Radius, Choicenet – Lucent Technologies PortMaster User Manual

Managing Network Security

A-10

PortMaster Configuration Guide

Each of these security methods is described in more detail in this guide. All or some of
these security methods can be configured as you configure the system-wide parameters
and each interface. RADIUS and ChoiceNet are described briefly in the next sections;
however, for configuration information, refer to the RADIUS Administrator’s Guide and
the ChoiceNet Administrator’s Guide.

RADIUS

RADIUS is a nonproprietary protocol invented by Lucent and described in RFC 2138
and RFC 2139. RADIUS provides an open and scalable client/server security system for
distributed network environments. The RADIUS server can be adapted to work with
third-party security products. Any communications server or network hardware that
supports the RADIUS protocol can communicate with a RADIUS server.

RADIUS consolidates all user authentication and network service access information on
the authentication (RADIUS) server. The server can authenticate users against a UNIX
password file, NIS databases, or separately maintained RADIUS database. The
PortMaster acts as a RADIUS client: it sends authentication requests to the RADIUS
server, and acts on responses sent back by the server.

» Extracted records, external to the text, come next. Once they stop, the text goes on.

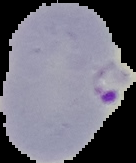
preparation = thin blood smear
malaria status = parasitized
image type = segmented cell region on a black background
image size = 136×163 pixelsState the blood parasite species.
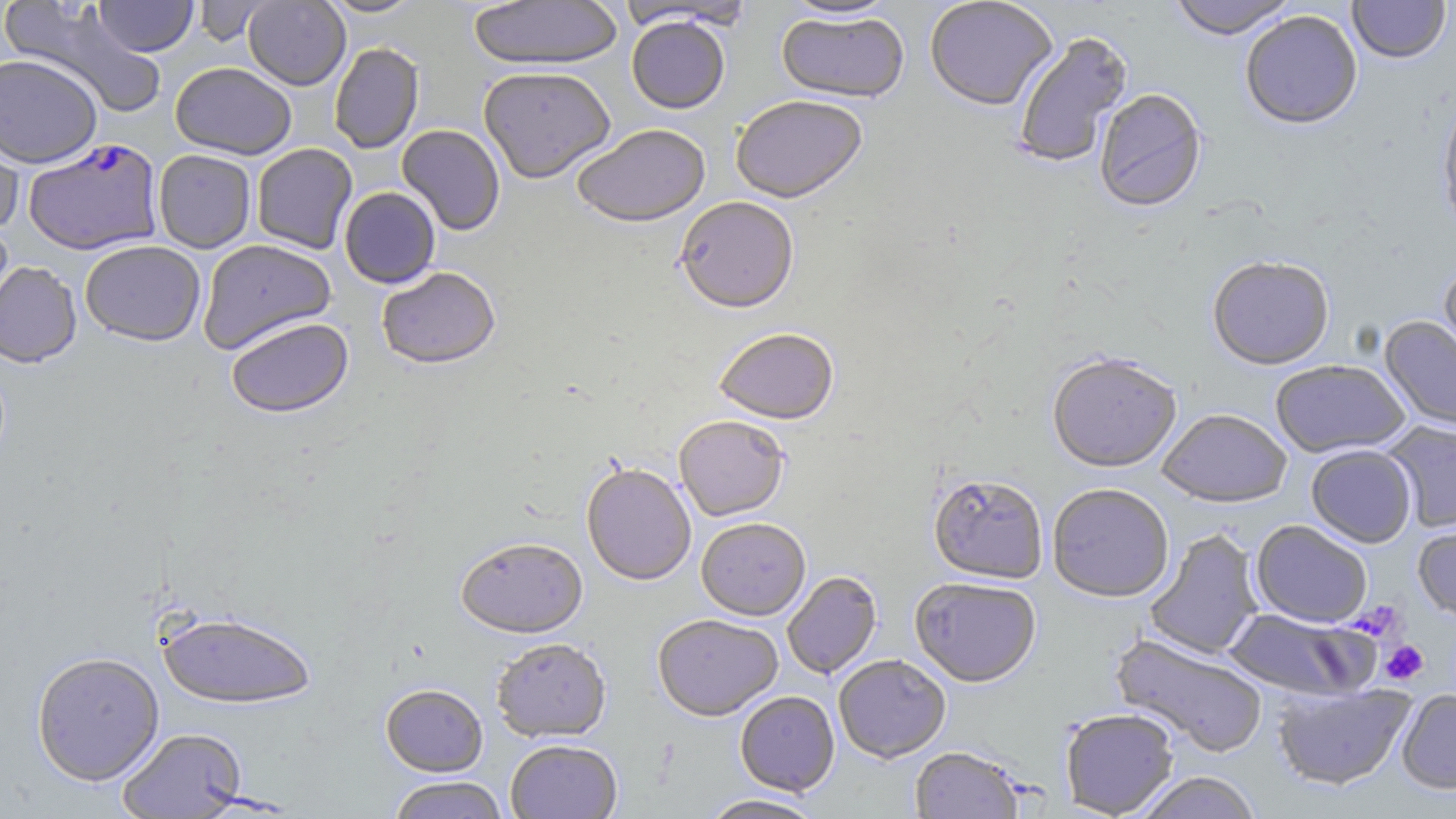
Plasmodium falciparum.

platelet locations = approximate bounding boxes as [x1, y1, x2, y2] in pixels: [1353, 600, 1407, 642], [1380, 640, 1428, 685]
preparation = thin blood film
image size = 1456×819 pixels
magnification = 1000x
modality = light microscopy
field of view = single
uninfected red blood cell locations = approximate bounding boxes as [x1, y1, x2, y2] in pixels: [93, 0, 198, 57], [243, 0, 350, 90], [319, 0, 425, 18], [468, 0, 623, 70], [924, 0, 1058, 110], [1167, 0, 1299, 39], [1347, 0, 1451, 64], [3, 1, 167, 118], [191, 1, 274, 47], [621, 1, 751, 31], [779, 1, 903, 21], [775, 9, 909, 103], [1240, 10, 1363, 129], [626, 15, 730, 113], [1011, 30, 1133, 169], [329, 42, 424, 153], [0, 53, 102, 168], [170, 62, 297, 159], [478, 64, 616, 183], [1094, 88, 1207, 213], [1437, 91, 1456, 234], [730, 94, 867, 203], [0, 117, 25, 237], [572, 123, 710, 227], [396, 124, 506, 235], [251, 143, 358, 254], [153, 149, 256, 253], [339, 187, 440, 288], [674, 196, 799, 313], [0, 221, 14, 332], [198, 239, 337, 353], [79, 240, 206, 346], [1207, 256, 1335, 369], [1438, 259, 1456, 376], [0, 260, 82, 367], [376, 266, 500, 369], [225, 315, 353, 417], [1379, 315, 1456, 435], [713, 326, 839, 424], [1047, 352, 1182, 472], [1270, 359, 1410, 457], [1157, 408, 1292, 507], [674, 414, 789, 521], [1383, 420, 1456, 533], [1306, 444, 1417, 547], [582, 462, 697, 585], [928, 472, 1048, 584], [1047, 482, 1174, 602], [696, 516, 810, 620], [1413, 517, 1456, 624], [1251, 520, 1373, 627], [1145, 529, 1264, 660], [455, 535, 588, 637], [781, 571, 883, 679], [909, 575, 1042, 687], [1223, 607, 1377, 701], [158, 609, 316, 708], [652, 613, 783, 720], [1110, 632, 1268, 758], [490, 637, 612, 742], [31, 650, 165, 785], [833, 654, 951, 762], [380, 682, 488, 776], [1272, 683, 1415, 791], [1397, 689, 1456, 794], [735, 691, 840, 796], [1060, 707, 1180, 818], [117, 726, 247, 817], [505, 739, 623, 818], [909, 746, 1026, 818], [1133, 771, 1263, 819], [387, 776, 510, 819], [698, 794, 826, 818]
stain = May-Grünwald-Giemsa
Plasmodium falciparum-infected red blood cell locations = approximate bounding boxes as [x1, y1, x2, y2] in pixels: [27, 139, 168, 256]Report the malaria status of this cell.
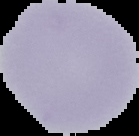
It is uninfected.

Image is 139×136 pixels. The area outside the segmented cell region is set to black. From a thin blood film.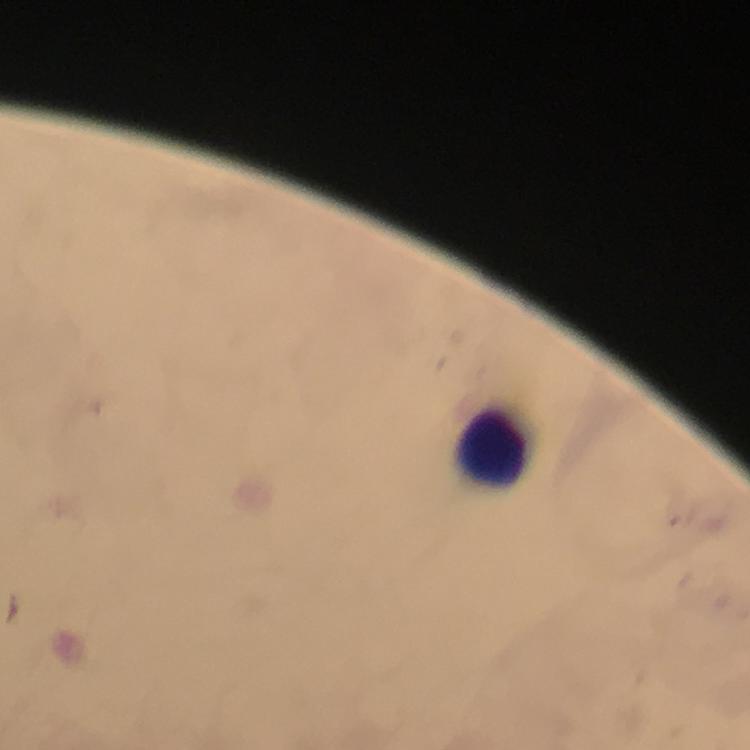

context = from a diagnostic examination for malaria
leukocyte locations = approximate centers as {x, y} in pixels: {492, 449}
immersion oil = applied
malaria parasites = none detected
magnification = 100x
image size = 750×750 pixels
preparation = thick smear
stain = Giemsa
cropped from = one field of view
capture = smartphone photograph through a microscope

For more information about
RADIUS, refer to the RADIUS Administrator’s Guide.

ChoiceNet

ChoiceNet is a client/server packet-filtering application created by Lucent. ChoiceNet
provides a mechanism to filter network traffic on dial-up remote access, synchronous
leased line, or asynchronous connections. Filter information is stored in a central
location known as the ChoiceNet server.

ChoiceNet clients can be one or more PortMaster products. ChoiceNet clients
communicate with the ChoiceNet server to determine user access.

ChoiceNet can use filter names specified by the RADIUS user record. For more
information about ChoiceNet, refer to the ChoiceNet Administrator’s Guide.